[Start of Selected excerpt]

An overview of the selection procedure, its tests, approximate duration, and

initial training can be found in Figure 1.

Fig. 1. Overview of the selection (number 1 and 2 and their branches) and the first part of training of

the RNLAF (number 3 and number 4 and its branche). The branches of number 1 and 2

are connected since they belong to the application tract of the aviator applicant.

Branches 3 and 4 are separate from the application tract since applicants are hired by the

RNLAF in these stages.


19

1.4 Research question and hypotheses The goal of the RNLAF selection procedure is to select the ideal candidates to be

trained as military aviators. To meet this goal the selection procedure must have

a high predictive validity and must measure constructs that are highly predictive

of the performance of trainee aviators. Since 2005 no validation study has been

performed. Therefore it is unknown what the predictive validity of the RNLAF

selection procedure (Fig 1, part 2. Selection tests on previous page) for the

fail/pass criterion in the EMFT is for the period of 2005 to 2008. Norms,

standards and methods of the selection tests have changed substantially around

2005. Therefore scores from tests taken before 2005 are not included in this

validation study. After 2005 the tests largely remained the same (Tactische

Luchtvaart [Tactical Air Force], 2007).

This leads to the following research question: What is the predictive validity of

the pilot selection tests (the tests of psychological assessments 1 & 2, the

automated pilot selection system, and the practical flight selection) of the Royal

Netherlands Air Force concerning the chances of succeeding the Elementary

Military Flight Training for the years 2005 to 2008?

1.4.1. Statistical testing

For the RNLAF it is important to keep the number of persons that fail the EMFT

when they were predicted to pass as low as possible. In statistical terms these

persons are called: false positives. The persons that are predicted to fail but

would pass if they were to take part in the EMFT are called false negatives. A

high percentage of false positives would cost the RNLAF money while a high

percentage of false negatives would cause the RNLAF to miss out on potentially

good aviators.

When looking at the predictive validity of selection tests it is thus also

important to address the change of both false positives and false negatives, also

known as a change in wrong classifications. This leads to the following

hypothesis:


20

Hypothesis 1: Using the predictors from the selection tests of the RNLAF causes

an change in wrong classification when compared to classification without

predictors.

Conclusions drawn from previous validity research lead to several hypotheses.

Flight aptitude was highly correlated with several capacities (information

processing, spatial aptitude, sensomotor skills, and vigilance) (Marques and

Gomes, 2008; Burke, Hobson, & Linsky, 1997; Martinussen and Torjussen,1998;

Delaney,1992);, therefore it is hypothesized that scores of the first psychological

assessment are better predictors of pass/failing the EMFT than other selection

test scores. This effect is displayed when a raise of obtained scores of the first

psychological assessment has a greater effect on the chances of passing/failing

the EMFT than when obtained scores of other selection tests are raised. This

hypothesis is:

Hypothesis 2: The capacities measured in the first psychological assessment are

the predictors with the greatest influence on the probability of correctly

classifying the pass/fail EMFT criterion.

[End of Selected excerpt]

Requirements:
A – Rewrite the paragraph in the excerpt on pilot selection that begins "For the RNLAF it is important" as a short bulleted list, keeping its main facts.
B – Please transcribe the excerpt on pilot selection word for word, starting with "Hypothesis 1: Using" and going on through "predictors.".
C – Name every capacity that the excerpt on pilot selection says flight aptitude was highly correlated with.

[Start of Material supplied]

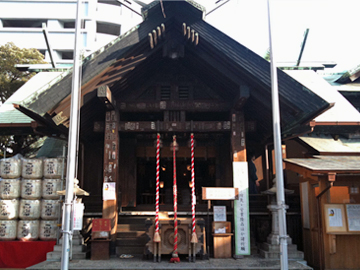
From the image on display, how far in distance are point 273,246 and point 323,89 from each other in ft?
19.6

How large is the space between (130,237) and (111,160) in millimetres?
2329

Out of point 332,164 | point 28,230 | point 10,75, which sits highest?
point 10,75

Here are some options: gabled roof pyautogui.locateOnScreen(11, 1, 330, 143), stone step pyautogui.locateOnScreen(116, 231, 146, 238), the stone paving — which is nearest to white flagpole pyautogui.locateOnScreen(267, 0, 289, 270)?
gabled roof pyautogui.locateOnScreen(11, 1, 330, 143)

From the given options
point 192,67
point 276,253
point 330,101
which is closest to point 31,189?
point 192,67

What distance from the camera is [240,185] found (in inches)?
360

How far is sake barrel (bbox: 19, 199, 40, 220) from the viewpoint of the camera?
1012cm

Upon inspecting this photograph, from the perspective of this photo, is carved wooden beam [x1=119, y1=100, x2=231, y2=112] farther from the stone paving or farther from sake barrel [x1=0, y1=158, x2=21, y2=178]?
the stone paving

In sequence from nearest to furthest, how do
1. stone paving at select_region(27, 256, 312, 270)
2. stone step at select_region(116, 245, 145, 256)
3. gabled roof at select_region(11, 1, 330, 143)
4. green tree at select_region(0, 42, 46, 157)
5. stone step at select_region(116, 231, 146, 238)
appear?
1. stone paving at select_region(27, 256, 312, 270)
2. gabled roof at select_region(11, 1, 330, 143)
3. stone step at select_region(116, 245, 145, 256)
4. stone step at select_region(116, 231, 146, 238)
5. green tree at select_region(0, 42, 46, 157)

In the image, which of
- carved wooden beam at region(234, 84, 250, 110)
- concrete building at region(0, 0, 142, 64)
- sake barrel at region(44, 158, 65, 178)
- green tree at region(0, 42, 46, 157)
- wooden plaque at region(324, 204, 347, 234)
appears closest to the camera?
wooden plaque at region(324, 204, 347, 234)

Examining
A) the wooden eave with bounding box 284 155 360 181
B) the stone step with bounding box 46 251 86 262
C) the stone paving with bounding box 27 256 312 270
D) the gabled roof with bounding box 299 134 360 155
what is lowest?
the stone paving with bounding box 27 256 312 270

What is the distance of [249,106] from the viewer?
1031 centimetres

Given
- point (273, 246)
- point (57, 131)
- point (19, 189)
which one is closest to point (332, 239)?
point (273, 246)

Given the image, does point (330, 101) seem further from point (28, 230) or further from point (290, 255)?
point (28, 230)

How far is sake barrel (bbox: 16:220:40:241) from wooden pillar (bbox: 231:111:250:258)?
603 centimetres
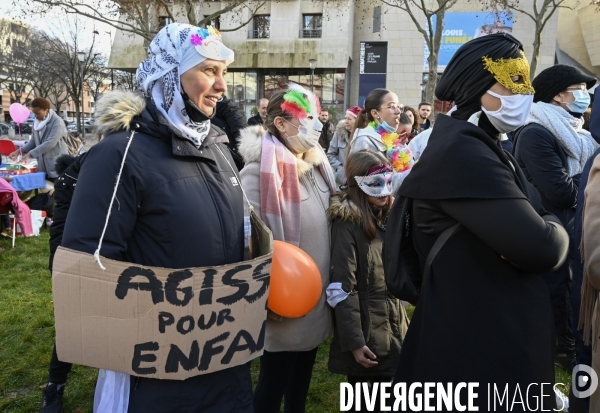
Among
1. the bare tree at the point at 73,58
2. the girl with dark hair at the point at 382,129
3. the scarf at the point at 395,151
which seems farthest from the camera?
the bare tree at the point at 73,58

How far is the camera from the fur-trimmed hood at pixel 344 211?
2.64 metres

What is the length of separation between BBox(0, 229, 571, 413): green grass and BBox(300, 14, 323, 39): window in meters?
26.8

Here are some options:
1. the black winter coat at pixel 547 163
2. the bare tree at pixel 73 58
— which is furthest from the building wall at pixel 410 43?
the black winter coat at pixel 547 163

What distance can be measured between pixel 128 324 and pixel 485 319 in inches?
46.2

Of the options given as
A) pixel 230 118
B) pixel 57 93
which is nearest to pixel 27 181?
pixel 230 118

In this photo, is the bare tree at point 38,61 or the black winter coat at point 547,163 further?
the bare tree at point 38,61

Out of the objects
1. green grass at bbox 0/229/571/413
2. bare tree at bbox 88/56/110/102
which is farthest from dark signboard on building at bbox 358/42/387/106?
green grass at bbox 0/229/571/413

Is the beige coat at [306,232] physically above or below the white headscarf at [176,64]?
below

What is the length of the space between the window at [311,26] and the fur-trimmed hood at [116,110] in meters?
29.8

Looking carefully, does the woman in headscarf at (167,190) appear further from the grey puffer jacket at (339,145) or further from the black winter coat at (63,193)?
the grey puffer jacket at (339,145)

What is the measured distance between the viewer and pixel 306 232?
2654mm

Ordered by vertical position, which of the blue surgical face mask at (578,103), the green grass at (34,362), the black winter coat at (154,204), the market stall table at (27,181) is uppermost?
the blue surgical face mask at (578,103)

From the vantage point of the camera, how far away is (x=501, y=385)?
65.0 inches

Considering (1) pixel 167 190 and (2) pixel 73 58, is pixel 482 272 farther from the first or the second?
(2) pixel 73 58
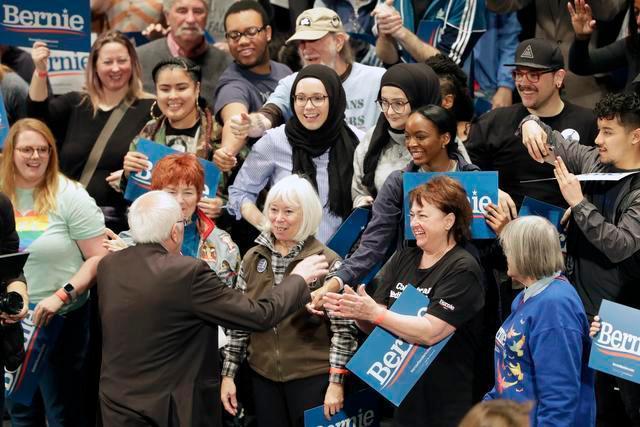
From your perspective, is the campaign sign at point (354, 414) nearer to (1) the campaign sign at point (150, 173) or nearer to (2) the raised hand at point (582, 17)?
(1) the campaign sign at point (150, 173)

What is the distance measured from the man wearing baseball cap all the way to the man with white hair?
81cm

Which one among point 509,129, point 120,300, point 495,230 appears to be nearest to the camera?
point 120,300

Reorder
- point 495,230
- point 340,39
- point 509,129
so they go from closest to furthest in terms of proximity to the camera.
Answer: point 495,230, point 509,129, point 340,39

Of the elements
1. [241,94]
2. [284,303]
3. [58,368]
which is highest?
[241,94]

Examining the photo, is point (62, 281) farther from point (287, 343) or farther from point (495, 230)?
point (495, 230)

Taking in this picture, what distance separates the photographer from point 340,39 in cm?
658

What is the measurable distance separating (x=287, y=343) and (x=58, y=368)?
1542 millimetres

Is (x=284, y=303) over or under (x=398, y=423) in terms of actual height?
over

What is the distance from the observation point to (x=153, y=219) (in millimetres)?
4812

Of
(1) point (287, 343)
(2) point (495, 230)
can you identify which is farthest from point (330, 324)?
(2) point (495, 230)

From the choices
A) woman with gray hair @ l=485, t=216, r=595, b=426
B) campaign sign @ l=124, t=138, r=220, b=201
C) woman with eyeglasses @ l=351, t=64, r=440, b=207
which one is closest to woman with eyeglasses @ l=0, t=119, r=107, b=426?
campaign sign @ l=124, t=138, r=220, b=201

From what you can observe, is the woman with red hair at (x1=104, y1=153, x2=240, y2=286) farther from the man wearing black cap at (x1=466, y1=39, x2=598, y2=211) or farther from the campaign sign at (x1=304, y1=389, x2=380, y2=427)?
the man wearing black cap at (x1=466, y1=39, x2=598, y2=211)

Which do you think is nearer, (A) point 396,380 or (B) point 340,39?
(A) point 396,380

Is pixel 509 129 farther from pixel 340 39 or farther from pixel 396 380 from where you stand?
pixel 396 380
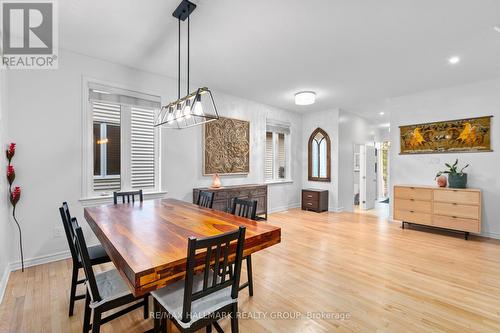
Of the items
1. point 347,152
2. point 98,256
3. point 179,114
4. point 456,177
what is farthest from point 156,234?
point 347,152

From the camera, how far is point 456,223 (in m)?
4.07

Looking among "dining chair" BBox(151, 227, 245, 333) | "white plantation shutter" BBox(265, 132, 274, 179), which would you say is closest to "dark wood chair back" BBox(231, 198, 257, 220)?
"dining chair" BBox(151, 227, 245, 333)

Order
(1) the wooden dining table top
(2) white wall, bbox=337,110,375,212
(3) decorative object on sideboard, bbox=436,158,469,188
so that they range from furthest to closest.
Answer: (2) white wall, bbox=337,110,375,212
(3) decorative object on sideboard, bbox=436,158,469,188
(1) the wooden dining table top

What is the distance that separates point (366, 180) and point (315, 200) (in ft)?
6.63

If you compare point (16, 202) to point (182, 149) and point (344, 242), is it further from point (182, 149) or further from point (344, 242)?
point (344, 242)

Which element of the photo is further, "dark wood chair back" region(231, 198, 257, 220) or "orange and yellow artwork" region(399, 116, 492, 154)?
"orange and yellow artwork" region(399, 116, 492, 154)

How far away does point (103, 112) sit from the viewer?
139 inches

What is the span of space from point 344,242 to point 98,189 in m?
3.92

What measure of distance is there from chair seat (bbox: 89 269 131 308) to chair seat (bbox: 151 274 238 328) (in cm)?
23

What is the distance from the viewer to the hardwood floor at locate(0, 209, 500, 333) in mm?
1913

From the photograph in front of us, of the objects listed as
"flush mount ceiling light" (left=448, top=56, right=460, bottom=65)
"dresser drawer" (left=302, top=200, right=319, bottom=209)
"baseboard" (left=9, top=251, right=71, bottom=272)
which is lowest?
"baseboard" (left=9, top=251, right=71, bottom=272)

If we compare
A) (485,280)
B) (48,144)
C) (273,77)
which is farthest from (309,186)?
(48,144)

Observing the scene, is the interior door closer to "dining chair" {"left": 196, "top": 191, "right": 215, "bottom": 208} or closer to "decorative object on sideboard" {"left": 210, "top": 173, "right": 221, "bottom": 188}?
"decorative object on sideboard" {"left": 210, "top": 173, "right": 221, "bottom": 188}
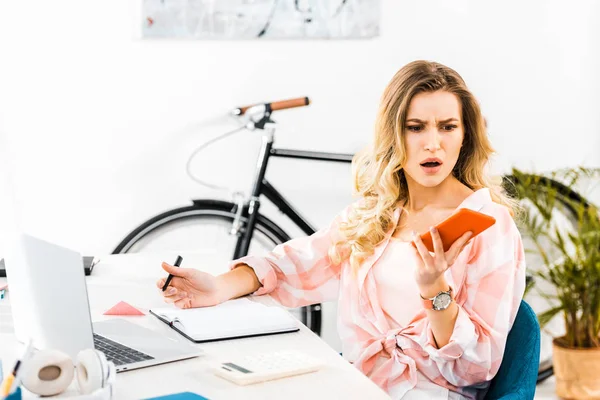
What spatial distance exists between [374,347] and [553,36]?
6.45 ft

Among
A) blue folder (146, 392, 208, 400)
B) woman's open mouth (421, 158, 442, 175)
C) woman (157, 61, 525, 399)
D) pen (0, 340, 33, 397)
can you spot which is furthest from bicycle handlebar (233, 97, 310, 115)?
pen (0, 340, 33, 397)

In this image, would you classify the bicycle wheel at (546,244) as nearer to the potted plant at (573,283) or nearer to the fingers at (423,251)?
the potted plant at (573,283)

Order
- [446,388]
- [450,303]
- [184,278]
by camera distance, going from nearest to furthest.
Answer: [450,303]
[446,388]
[184,278]

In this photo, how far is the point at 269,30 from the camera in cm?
288

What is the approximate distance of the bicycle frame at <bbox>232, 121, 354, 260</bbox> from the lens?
2.79 metres

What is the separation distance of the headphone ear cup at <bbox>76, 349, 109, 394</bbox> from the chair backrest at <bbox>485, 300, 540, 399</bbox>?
2.17ft

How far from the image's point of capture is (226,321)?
1452 mm

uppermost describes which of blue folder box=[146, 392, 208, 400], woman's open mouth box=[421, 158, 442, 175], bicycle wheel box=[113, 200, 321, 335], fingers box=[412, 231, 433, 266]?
woman's open mouth box=[421, 158, 442, 175]

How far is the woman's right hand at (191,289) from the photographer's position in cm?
157

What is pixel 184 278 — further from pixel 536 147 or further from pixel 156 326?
pixel 536 147

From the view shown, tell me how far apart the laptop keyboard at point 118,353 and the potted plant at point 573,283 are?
1919 millimetres

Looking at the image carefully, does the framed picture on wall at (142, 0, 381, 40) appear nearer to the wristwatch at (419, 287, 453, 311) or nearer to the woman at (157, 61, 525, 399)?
the woman at (157, 61, 525, 399)

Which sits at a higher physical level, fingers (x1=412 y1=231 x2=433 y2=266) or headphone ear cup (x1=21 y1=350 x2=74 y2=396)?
fingers (x1=412 y1=231 x2=433 y2=266)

[End of Material supplied]

Exercise responses:
A –
- The RNLAF wants as few people as possible to fail the EMFT after being predicted to pass.
- These people are called false positives.
- People who are predicted to fail but would pass the EMFT are called false negatives.
- A high percentage of false positives would cost the RNLAF money.
- A high percentage of false negatives would make the RNLAF miss out on potentially good aviators.

B –
Hypothesis 1: Using the predictors from the selection tests of the RNLAF causes

an change in wrong classification when compared to classification without

predictors.

C –
- information processing
- spatial aptitude
- sensomotor skills
- vigilance